The ultimate irony of killing millions to ensure that the Cold War didn’t go hot is that when that plotline was written, in the 1980s, there was genuine moral ambiguity to it. Can even an atrocity like that be justified if it’s to prevent a greater crime? It’s a thinker, isn’t it? Except that now, thirty years on, with the Berlin Wall down and Russia more-or-less happy to rub along with the rest of us, no it’s not. We know that we were able to avoid a nuclear holocaust even without resorting to a mocked-up alien attack. Killing millions in service of a cause can be evil to a greater or lesser degree, but killing millions for nothing really is moving into what a man who knew a thing or two about the subject once called ‘cartoonish supervillainy’.
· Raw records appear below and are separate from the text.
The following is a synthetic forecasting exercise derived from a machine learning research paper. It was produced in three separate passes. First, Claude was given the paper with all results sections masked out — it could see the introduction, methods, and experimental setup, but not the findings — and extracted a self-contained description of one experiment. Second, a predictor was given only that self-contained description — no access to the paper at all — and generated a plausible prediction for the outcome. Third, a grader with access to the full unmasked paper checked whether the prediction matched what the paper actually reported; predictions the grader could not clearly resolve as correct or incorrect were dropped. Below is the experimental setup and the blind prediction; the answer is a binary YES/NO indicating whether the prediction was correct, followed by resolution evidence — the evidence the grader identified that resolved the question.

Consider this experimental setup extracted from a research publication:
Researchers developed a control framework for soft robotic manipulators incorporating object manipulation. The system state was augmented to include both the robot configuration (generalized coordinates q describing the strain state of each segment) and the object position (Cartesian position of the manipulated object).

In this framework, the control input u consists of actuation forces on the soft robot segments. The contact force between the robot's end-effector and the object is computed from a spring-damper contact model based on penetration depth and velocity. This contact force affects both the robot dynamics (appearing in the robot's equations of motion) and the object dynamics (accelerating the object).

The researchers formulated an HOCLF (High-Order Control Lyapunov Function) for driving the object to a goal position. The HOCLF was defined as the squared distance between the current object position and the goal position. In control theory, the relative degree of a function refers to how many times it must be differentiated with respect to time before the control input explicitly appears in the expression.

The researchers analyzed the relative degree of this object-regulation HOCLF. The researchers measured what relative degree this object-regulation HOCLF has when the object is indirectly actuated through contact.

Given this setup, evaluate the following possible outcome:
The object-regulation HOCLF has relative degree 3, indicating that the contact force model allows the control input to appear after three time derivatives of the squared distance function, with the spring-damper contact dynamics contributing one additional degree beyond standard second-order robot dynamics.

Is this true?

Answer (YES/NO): YES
So much for Ozy and his poor doomed adoptive children. But what about Angela’s? Despite having lost their birth parents in one night of terror, they seem remarkably well-adjusted, even the conspicuously angry older boy. Although I may have to eat those words, since we’ve already seen him building a replica of Penrhyn Castle – this is of course the locale we’ve seen Ozymandias knocking about in, but there was also a blink-and-you’ll-miss-it scene of Dr. Manhattan, up on Mars, building his own replica of it. This is unlikely to be a coincidence, and neither man would be the healthiest influence on an eight-year-old.

You might say it’s unfair to assume any child who’s suffered that kind of bereavement would be ill-adjusted, and you’d be right. I only make this suggestion in the light of ‘If You Don’t…’ having Angela and Blake share a fairly pointed conversation about it being trauma of some sort – like losing one’s parents, for instance – that’s usually what inspires someone to dress up in a silly costume and fight crime. Obviously I must point, once again, to Batman’s example.

Blake, of course, has her own traumatic family history, which the comics covered in detail and which her flunky dutifully recounts, there’s no need to go back over it all here – or is there? His version covers what is, in the world of Watchmen, public knowledge thanks to a tell-all biography: that back in the Minutemen’s salad days, The Comedian sexually assaulted Silk Spectre. But what he leaves out, or doesn’t even know about, is their later, consensual encounter, which was the one that actually led to Blake’s conception.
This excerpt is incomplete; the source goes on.